▶ Text block

-- Begin --

Sunday, September 20, 2009

The two trillion dollar meltdown - Charles Morris


I had at least three reasons for not reading Charles Morris' The Two Trillion Dollar Meltdown. (1) It is being pumped up as an 'I told you so', and let's just say I am sceptical; (2) It has an over-the-top sub-title that I am not crazy about ('Easy money, high rollers, and the great credit crash'); and (3) A personal tick, I don't like books with a number in their title - they always ends up being too simplistic.

But read the book I did, thanks mostly to a Brick and Rope reader who encouraged me on. Glad he did.

The Two Trillion Dollar Meltdown is (another) story of how the wheels came off the American financial services industry in 2007-2008. Economic historian Charles Morris, the story goes, was running a financial software company in 2005, working with some of the top financial companies. Looking at how his software was being used, and the kind of instruments that were getting popular on Wall St, he got convinced that things couldn't possibly end well. He started writing the book on what was going to go wrong and how things were going to break. By the spring of 2007, reality started overtaking events in his crystal ball. The book was published then under the title The Trillion Dollar Meltdown, with the number being Morris' estimate of the total bill the economy would need to pick up. A year later, when it is time for the paperback to be published, the title has been updated to Two Trillion. Enough said.

In the book, Morris tries something that has become rather difficult to pull off in the polarized times we live in - he tries to walk a centrist path. Not too liberally Keynesian. Not too conservatively Chicago School. That is one of the great strengths of The Two Trillion Dollar Meltdown. The other is Morris' easy felicity with words. The pace is set early. In the foreword, Morris writes -
At its core, [this is] a crisis of the classic 'Argentinean' variety - a debt-fed party, marked by a consumer binge on imported goods, and the strutting of an ostentatious new class of super-rich, who had invented nothing and built nothing, except intricate chains of paper claims that duller people mistook for wealth.
I was hooked. Informed and articulate? Isn't that refreshing?

Morris' broader thesis on American economic history provides the bookends between which he lays out his story of what led to the particular crisis of 2007/8. His thesis is this: The ruling political / economic consensus in America alternates between liberal and conservative in roughly 25-30 year cycles. The liberal, Keynesian view believes in an active role for government in the economy and in a regulatory environment that sets up the rules of the game every player needs to follow. The conservative, Chicago School / Milton Friedman view holds that a free market always finds the best answer and the role of government is to get everything out of the market's way. The long government-centric policy making of the '60s, in Morris' view, led to the 'Great Inflation' of the '70s which Paul Volcker broke with his 'forced recession'. With the election of Reagan in 1980, the Chicago School took over in Washington and what followed was 25+ years of continuous financial deregulation and 'markets know best' thinking in Washington. But, Morris goes on, both schools of thought suffer from a problem - they can't control their own excesses.

-- End --

▶ Supplied records
-- Begin --

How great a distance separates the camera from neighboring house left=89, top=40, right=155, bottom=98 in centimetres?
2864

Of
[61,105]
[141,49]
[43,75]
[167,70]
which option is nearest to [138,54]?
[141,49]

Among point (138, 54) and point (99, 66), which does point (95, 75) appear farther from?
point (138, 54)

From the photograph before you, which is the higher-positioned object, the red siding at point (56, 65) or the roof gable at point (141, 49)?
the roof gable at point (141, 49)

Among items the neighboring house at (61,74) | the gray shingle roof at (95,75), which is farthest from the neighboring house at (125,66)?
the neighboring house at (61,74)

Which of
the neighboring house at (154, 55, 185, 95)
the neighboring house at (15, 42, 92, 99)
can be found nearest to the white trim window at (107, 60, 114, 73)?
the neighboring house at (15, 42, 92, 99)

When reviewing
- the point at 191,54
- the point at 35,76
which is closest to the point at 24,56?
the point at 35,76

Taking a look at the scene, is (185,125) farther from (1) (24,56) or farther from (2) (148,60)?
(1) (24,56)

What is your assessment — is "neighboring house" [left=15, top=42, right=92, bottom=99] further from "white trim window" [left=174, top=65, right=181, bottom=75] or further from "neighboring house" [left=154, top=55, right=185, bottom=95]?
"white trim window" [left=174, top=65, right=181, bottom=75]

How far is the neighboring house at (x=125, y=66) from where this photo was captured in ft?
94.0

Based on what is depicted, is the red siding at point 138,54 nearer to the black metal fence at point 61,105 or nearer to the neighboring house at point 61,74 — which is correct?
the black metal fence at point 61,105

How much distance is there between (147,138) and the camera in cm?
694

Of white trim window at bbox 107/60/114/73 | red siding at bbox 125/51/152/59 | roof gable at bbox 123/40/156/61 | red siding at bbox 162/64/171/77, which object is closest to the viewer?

-- End --

▶ Task brief
Turn the paragraph in the book review above that begins "The Two Trillion Dollar Meltdown is (another) story" into a short bulleted list of its main facts.

▶ Answer below
- The book tells how the American financial services industry fell apart in 2007–2008.
- In 2005, economic historian Charles Morris was running a financial software company that worked with some of the top financial companies.
- Seeing how his software was used and which instruments were catching on on Wall Street, he became convinced things would end badly and began writing a book about what would go wrong.
- By spring 2007, events were catching up with his predictions, and the book came out as The Trillion Dollar Meltdown, the number being his estimate of the total cost to the economy.
- A year later, the paperback edition was retitled Two Trillion.